In der Vergangenheit hatte sich das Militär des öfteren extremistischer Organisationen bedient, wenn diese geeignet erschienen, den eigenen Interessen nützlich zu sein. Ein Beispiel waren die Kämpfer der Laskar Jihad, die in dem seit drei Jahren andauernden blutigen Konflikt auf den Molukken eine maßgebliche Rolle spielten. Sie durften sich zumindest der Duldung, wenn nicht gar der aktiven Unterstützung durch das Militär sicher sein. Der Krieg auf den Molukken diente dem Militär nicht nur als Existenzberechtigung, sondern wurde auch dazu benutzt, die zivile Regierung zu unterminieren und nebenbei viel Geld zu verdienen. Sicherheit wurde von lokalen Kommandeuren gegen Bargeld verkauft.
Obwohl die Laskar Jihad bislang nicht in Verbindung mit dem Attentat auf Bali gebracht wurden, verkündeten sie nur drei Tage darauf überraschend ihre Selbstauflösung. Offenbar hielten es gewisse Kreise für angebracht, angesichts des zu erwartenden Drucks auf die Regierung, die islamistischen Bewegungen nun genauer unter die Lupe zu nehmen, die Laskar Jihad einstweilen aus dem Verkehr zu ziehen.

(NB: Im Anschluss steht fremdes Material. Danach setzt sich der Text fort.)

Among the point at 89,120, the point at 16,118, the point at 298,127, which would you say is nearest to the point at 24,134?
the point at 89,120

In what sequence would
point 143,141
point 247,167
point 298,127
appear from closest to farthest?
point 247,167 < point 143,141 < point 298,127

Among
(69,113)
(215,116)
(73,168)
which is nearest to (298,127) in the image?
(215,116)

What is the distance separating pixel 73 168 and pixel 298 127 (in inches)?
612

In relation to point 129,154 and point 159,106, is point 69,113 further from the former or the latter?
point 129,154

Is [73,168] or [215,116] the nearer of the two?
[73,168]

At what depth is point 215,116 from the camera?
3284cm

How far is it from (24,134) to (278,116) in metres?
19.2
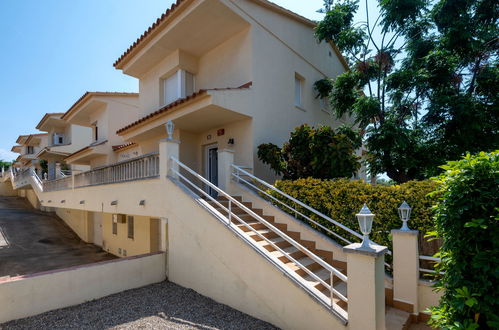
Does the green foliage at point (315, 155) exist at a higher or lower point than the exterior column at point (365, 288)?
higher

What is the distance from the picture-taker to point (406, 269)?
16.5 feet

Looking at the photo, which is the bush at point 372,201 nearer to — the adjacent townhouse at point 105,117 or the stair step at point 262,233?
the stair step at point 262,233

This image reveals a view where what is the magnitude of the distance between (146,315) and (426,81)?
454 inches

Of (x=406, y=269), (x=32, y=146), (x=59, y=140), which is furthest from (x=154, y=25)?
(x=32, y=146)

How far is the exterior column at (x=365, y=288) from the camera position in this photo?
369 cm

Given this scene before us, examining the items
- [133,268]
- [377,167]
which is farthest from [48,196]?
[377,167]

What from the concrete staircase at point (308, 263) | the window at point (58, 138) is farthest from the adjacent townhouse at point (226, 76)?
the window at point (58, 138)

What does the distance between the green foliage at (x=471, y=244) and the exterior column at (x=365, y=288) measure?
0.80 meters

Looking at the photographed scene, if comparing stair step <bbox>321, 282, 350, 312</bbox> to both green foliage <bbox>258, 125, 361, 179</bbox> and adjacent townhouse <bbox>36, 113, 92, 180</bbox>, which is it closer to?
green foliage <bbox>258, 125, 361, 179</bbox>

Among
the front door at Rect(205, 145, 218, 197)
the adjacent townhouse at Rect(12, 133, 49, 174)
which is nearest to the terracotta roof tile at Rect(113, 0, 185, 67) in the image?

Aber auch das ist letztlich Spekulation.
Als sicher gilt dagegen, dass der Anschlag verheerende Folgen für Indonesiens Wirtschaft – und damit für seine politische Stabilität – haben wird. Zu erwartende Einnahmeausfälle aus dem Tourismussektor führten bereits am Montag, zwei Tage nach dem Anschlag, zu einem drastischen Kursverfall der indonesischen Rupiah. An der Börse in Jakarta erwog man, den Handel auszusetzen, um sich vor weiteren Panikverkäufen zu schützen, und die offizielle Zielvorgabe für das Wirtschaftswachstum in diesem Jahr wurde umgehend von 4% auf nur noch 3,3% korrigiert.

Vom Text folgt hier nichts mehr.